QD-LLM evolves prompt embeddings, boosting LLM output diversity by 46%
Tiny 32K-parameter embeddings steer 70B+ LLMs to explore new solutions without retraining
Large Language Models often suffer from mode collapse, generating repetitive outputs that fail to explore valid solution spaces. To address this, researchers present QD-LLM, a parameter-efficient neuroevolution framework that evolves prompt embeddings—compact neural interfaces of only ~32K parameters—to steer frozen LLMs (70B+ parameters) within a Quality-Diversity (QD) optimization framework. This gradient-free approach enables behavioral steering without model fine-tuning, combining semantic and explicit feature characterization with formal coverage bounds (Theorem 1, NMI = 0.08 ± 0.02). Co-evolutionary variation operators, including targeted behavioral mutation via finite-difference gradient estimation, further enhance diversity.

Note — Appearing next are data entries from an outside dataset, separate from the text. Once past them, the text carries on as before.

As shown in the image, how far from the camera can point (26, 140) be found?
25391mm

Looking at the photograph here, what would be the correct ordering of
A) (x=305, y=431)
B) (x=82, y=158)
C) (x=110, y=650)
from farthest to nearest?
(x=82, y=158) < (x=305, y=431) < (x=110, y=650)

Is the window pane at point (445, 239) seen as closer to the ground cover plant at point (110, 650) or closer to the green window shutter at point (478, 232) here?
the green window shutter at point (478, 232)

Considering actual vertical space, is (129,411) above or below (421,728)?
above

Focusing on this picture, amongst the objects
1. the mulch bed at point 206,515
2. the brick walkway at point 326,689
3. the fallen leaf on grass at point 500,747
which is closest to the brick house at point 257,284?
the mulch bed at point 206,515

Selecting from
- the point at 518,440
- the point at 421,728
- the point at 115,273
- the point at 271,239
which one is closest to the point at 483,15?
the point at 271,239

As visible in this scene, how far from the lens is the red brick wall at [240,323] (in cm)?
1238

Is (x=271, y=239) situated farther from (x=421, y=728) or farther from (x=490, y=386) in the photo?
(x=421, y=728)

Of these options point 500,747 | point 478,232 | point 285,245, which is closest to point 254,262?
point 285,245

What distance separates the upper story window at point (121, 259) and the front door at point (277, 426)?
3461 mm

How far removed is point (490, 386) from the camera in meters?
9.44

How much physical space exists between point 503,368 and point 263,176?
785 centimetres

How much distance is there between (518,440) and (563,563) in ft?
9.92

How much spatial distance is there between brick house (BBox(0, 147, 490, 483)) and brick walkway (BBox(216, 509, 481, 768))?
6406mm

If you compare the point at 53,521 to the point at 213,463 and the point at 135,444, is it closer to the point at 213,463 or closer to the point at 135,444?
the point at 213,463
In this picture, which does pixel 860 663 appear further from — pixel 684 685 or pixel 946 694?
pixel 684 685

On HumanEval (164 problems), MBPP, and creative writing benchmarks, QD-LLM achieves 46.4% higher coverage and 41.4% higher QD-Score than QDAIF (p < 0.001, 30 runs, Vargha-Delaney A = 0.94). The diverse archives produced by QD-LLM demonstrate clear downstream utility: they improve test generation by 34% (uncovering more edge cases) and fine-tuning data quality by 8.3% accuracy gain. The method validates across open-source LLMs including Llama-3-70B and Mistral-Large, establishing prompt embedding evolution as an effective paradigm that bridges neuroevolution and modern LLMs.
- Evolves only ~32K parameters per LLM to steer generation, leaving the 70B+ model frozen and untouched.
- Achieves 46.4% higher coverage and 41.4% higher QD-Score over QDAIF across code and creative writing benchmarks.
- Downstream gains include 34% more edge cases in automated test generation and 8.3% accuracy improvement in fine-tuning data.
Why It Matters
A practical, parameter-efficient fix for LLM mode collapse, boosting diversity without expensive fine-tuning.